I've just received the phone call from the doctor that my injury is not, as they suspected, a fracture, but I will be booted and crutched for a week to ensure I don't further damage myself with epic levels of clumsiness. At least the boot will protect me from 15-lb kitties walking over my leg in the middle of the night, right? Still, that doesn't quite make up for the other cat, who rubbed his teeth on the bumpy, skid-free bottom of my boot for five agonizing minutes today. *Shivers*
What this epic tale of falls and chocolate cakes is meant to tell you is that it may be a little while before I'm able to start blogging as much as I would like to. I've had a lot of ideas for foods I would like to try my hand--and whisk-- at. Alas, it will have to wait.
Now, an update on the CAKE VS. PIE BATTLE ROYALE!!!!!
I've been thinking a lot about the line up and the terms of the proposed Cake vs. Pie battle royale (with cheese). However, looking over some of the brackets made me realize that some of these head-to-heads are just ridiculous. Birthday cake vs. fruitcake? Pshhht, please! So I've revised the line up, and here's where it stands.
Boston Cream Pie (Oh yeah, I'm shaking things up! Look at a BCP and tell me that's not a cake.)
Chocolate Flourless Cake
Molten Chocolate Cake
Wildcard--Tres Leche Cake
To bring my fall story around full circle, I was planning on making the coconut cake to go up against the German chocolate cake for the first bracket on the Cake side of the battle, but with my injury, I just can't get to the kitchen to make the coconut cake. Thus, I'll be putting the battle on hold for a little while. When I get back to it, I will be offering samples at work once a week, so many of you will have a chance to put in your vote.

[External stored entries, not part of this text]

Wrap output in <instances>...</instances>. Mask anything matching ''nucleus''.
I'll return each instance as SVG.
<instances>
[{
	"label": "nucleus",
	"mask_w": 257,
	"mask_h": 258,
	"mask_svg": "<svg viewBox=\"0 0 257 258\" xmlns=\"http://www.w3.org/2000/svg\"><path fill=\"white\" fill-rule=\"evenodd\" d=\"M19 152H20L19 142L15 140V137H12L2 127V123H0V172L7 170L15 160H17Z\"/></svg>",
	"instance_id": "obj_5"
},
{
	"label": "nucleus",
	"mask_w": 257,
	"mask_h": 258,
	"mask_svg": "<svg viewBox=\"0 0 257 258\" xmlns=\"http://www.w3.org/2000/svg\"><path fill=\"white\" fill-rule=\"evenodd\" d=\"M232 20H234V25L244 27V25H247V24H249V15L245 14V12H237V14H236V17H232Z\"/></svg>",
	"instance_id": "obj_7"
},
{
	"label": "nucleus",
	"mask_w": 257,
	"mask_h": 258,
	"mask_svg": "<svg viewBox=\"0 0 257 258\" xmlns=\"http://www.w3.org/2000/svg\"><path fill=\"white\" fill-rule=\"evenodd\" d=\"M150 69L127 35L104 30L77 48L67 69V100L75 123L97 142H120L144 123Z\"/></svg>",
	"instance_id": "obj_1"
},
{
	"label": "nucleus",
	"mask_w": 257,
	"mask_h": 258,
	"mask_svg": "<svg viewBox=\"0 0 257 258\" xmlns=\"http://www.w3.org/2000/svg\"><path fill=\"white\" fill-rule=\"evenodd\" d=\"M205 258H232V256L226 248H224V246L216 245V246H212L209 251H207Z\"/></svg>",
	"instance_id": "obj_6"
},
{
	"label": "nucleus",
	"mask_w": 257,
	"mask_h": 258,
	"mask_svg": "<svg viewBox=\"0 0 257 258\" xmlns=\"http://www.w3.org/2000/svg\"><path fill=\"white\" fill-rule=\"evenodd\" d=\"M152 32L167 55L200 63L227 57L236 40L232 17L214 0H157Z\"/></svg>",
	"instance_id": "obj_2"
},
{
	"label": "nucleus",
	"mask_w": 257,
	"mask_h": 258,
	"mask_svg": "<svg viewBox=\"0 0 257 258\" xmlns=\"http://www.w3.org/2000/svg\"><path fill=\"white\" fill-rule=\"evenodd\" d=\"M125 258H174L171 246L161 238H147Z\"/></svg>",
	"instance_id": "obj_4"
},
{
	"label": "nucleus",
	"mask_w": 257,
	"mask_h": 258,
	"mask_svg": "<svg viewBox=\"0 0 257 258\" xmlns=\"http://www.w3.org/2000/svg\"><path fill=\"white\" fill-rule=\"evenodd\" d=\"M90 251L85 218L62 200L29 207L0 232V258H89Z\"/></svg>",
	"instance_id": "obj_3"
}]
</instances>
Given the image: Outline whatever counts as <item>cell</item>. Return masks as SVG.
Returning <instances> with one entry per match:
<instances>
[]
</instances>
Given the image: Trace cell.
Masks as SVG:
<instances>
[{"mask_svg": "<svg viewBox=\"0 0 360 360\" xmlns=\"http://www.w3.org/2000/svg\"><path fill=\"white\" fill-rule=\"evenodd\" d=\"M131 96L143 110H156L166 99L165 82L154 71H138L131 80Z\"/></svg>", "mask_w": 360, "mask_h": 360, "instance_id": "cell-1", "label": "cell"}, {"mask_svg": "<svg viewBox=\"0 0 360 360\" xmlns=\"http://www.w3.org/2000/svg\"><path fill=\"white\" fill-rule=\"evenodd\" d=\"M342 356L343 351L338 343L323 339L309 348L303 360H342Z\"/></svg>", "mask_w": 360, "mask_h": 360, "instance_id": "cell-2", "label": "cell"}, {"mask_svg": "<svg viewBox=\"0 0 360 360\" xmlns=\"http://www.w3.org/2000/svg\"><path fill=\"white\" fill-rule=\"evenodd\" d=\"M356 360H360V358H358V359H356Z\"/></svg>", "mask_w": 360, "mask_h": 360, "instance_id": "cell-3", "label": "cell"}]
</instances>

In the meantime, here is the recipe for the Chicken and Sausage Gumbo I made this weekend. Let me preface this recipe by saying that there is no wrong way to make a gumbo! This is a quick and fairly simple recipe based on the one handed down to me by my father, who was born and raised in da' bayou.
Chicken and Sausage Gumbo
1/4 cup flour
1/4 cup vegetable oil
1/2 cup (total) of onion, bell pepper, and celery, diced**
1 tablespoon garlic, minced
1 32-ounce box of low sodium chicken broth
1/2 cup water (not pictured)
1 bay leaf
1/2 teaspoon (or to taste) of the following seasonings:
Old Bay seasoning
Dash of hot sauce, to taste
1 chicken breast or two chicken tenders, diced
Two sausage links, sliced (my brand of choice is Conecuh smoked sausage)
1. Heat the vegetable oil over medium heat in a small sautee pan until it starts to ripple. Carefully add the flour and begin to stir. Cook over medium to medium low heat until the roux turns the color of a chocolate-peanut butter mixture. YOU MUST STIR CONSTANTLY THROUGHOUT THIS ENTIRE PROCESS!!!
2. Meanwhile, in a 3-quart saucepan sautee the onions, celery, bell pepper, and garlic over medium heat until translucent. Once the roux is ready, pour it onto the sauteed vegetables and mix until they are coated.
3. Add the chicken broth to the pot along with the water, add the bay leaf, and allow the mixture to come to a simmer.
4. Once the mixture has come to a simmer, add your seasonings. Seasoning your gumbo is a matter of taste. The measurements I've provided are simply a start to your gumbo, so please feel free to add as much as you like. There are no limitations. Next, add the diced chicken and sliced sausage and allow the mixture to simmer for at least 15 minutes.
5. Finish the gumbo with a dash of hot sauce, to taste, and serve it over rice. Enjoy!!
**At some supermarkets, you can find pre-diced mixtures of these three ingredients in the produce section. If you can find it, go for it! Mine was $3, and with the current cost of bell peppers, it was well worth it!